▶ [Extrait à lire]:
____
Allocution à l’Ambassadeur du Salvador, 25 mars 1952

« C’est avec la plus vive satisfaction que Nous avons entendu de la bouche du nouveau représentant de la République du Salvador que l’élévation de la précédente mission au rang d’ambassade a son inspiration et sa raison d’être dans la ferme volonté d’un peuple, pour ainsi dire intégralement catholique, qui désire donner un témoignage de la profonde vénération et de la filiale dévotion qu’il professe à l’égard du Siège apostolique, reconnu par lui comme l’institution particulière, oeuvre de la main du Seigneur, dont le destin est de faciliter à l’humanité entière la réalisation de ses plus hautes fins ; l’institution qui « en ces moments de trouble dans le monde — comme a dit Votre Excellence en une phrase aussi vraie qu’exacte — représente une voie lumineuse de paix et de concorde ».

Une semblable attitude est conforme à la qualité qui correspond au digne Représentant d’une Nation, portant dans son nom la plus haute évocation religieuse et, dans son histoire, l’empreinte indélébile du catholicisme le plus enraciné ; donc — si Nous voulons laisser de côté les temps semi-nébuleux du mythique Votàn ou du préhistorique Quezalcohualt — personne ne peut ignorer que votre histoire débute avec ce Pierre de Alvarado qui, en 1524, plaça ses conquêtes sous la protection de la Sainte Trinité et, en 1528, donna le nom de San Salvador à votre capitale, ni qu’elle entre dans les temps actuels avec une liste de grands personnages, Pères de la patrie, dans laquelle on ne peut omettre les noms des prêtres Delgado, Rodri-guez, Aguilar et Arce.
____
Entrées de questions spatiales
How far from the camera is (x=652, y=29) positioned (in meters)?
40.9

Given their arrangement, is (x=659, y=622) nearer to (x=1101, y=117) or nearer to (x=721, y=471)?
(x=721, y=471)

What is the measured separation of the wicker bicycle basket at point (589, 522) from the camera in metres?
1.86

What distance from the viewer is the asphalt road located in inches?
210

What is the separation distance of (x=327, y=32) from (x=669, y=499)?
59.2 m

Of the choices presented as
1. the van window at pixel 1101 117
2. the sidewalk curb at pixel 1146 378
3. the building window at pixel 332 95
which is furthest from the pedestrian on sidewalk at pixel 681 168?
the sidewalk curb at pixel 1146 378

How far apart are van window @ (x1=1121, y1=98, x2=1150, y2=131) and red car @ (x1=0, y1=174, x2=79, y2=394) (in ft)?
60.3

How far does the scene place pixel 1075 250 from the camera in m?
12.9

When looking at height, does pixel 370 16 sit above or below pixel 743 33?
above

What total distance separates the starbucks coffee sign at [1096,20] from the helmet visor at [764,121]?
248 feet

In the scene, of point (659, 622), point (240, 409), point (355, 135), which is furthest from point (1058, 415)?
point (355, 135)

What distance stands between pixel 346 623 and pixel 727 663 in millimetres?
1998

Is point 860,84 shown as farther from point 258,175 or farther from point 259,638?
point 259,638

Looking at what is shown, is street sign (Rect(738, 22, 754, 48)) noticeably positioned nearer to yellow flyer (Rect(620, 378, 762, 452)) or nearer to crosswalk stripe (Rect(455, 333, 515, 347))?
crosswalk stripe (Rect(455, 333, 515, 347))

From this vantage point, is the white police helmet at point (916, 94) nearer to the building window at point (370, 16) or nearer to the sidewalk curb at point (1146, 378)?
____
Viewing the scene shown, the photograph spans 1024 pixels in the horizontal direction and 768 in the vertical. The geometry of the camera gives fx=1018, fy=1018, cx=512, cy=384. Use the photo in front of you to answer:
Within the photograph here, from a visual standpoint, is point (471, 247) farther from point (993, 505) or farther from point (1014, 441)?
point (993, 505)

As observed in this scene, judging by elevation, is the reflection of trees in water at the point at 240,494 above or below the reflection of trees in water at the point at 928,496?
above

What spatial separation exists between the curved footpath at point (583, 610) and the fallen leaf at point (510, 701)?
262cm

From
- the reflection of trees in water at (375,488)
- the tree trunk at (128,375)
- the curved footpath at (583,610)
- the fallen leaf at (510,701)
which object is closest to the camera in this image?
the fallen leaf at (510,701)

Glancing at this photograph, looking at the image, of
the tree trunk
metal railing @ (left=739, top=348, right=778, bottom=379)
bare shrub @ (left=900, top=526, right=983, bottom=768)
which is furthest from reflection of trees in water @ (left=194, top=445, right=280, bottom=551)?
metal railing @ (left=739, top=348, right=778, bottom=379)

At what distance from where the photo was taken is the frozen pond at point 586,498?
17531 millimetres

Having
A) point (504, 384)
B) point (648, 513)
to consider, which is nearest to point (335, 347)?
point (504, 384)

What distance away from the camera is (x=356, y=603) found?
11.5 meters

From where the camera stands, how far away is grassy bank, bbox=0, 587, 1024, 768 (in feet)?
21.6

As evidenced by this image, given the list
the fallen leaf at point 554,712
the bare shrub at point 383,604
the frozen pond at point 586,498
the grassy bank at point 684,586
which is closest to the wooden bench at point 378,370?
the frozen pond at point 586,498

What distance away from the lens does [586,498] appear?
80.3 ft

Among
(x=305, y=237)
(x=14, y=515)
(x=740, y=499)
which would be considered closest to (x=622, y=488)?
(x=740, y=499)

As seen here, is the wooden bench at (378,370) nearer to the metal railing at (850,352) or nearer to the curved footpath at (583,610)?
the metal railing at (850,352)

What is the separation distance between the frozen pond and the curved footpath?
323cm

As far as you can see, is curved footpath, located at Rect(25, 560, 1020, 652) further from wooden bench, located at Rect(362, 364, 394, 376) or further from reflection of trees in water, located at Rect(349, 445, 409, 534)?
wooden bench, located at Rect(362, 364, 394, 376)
____
▶ [Exercices écrits]:
a) Recopiez sans modification le passage de l'allocution qui s'ouvre sur les mots contenant « Une semblable attitude » et se termine par « Aguilar et Arce. ».
b) D'après l'allocution, en quelle année Pierre de Alvarado donna-t-il le nom de San Salvador à la capitale ?

▶ [Corrigés par exercice]:
a)
Une semblable attitude est conforme à la qualité qui correspond au digne Représentant d’une Nation, portant dans son nom la plus haute évocation religieuse et, dans son histoire, l’empreinte indélébile du catholicisme le plus enraciné ; donc — si Nous voulons laisser de côté les temps semi-nébuleux du mythique Votàn ou du préhistorique Quezalcohualt — personne ne peut ignorer que votre histoire débute avec ce Pierre de Alvarado qui, en 1524, plaça ses conquêtes sous la protection de la Sainte Trinité et, en 1528, donna le nom de San Salvador à votre capitale, ni qu’elle entre dans les temps actuels avec une liste de grands personnages, Pères de la patrie, dans laquelle on ne peut omettre les noms des prêtres Delgado, Rodri-guez, Aguilar et Arce.

b) En 1528.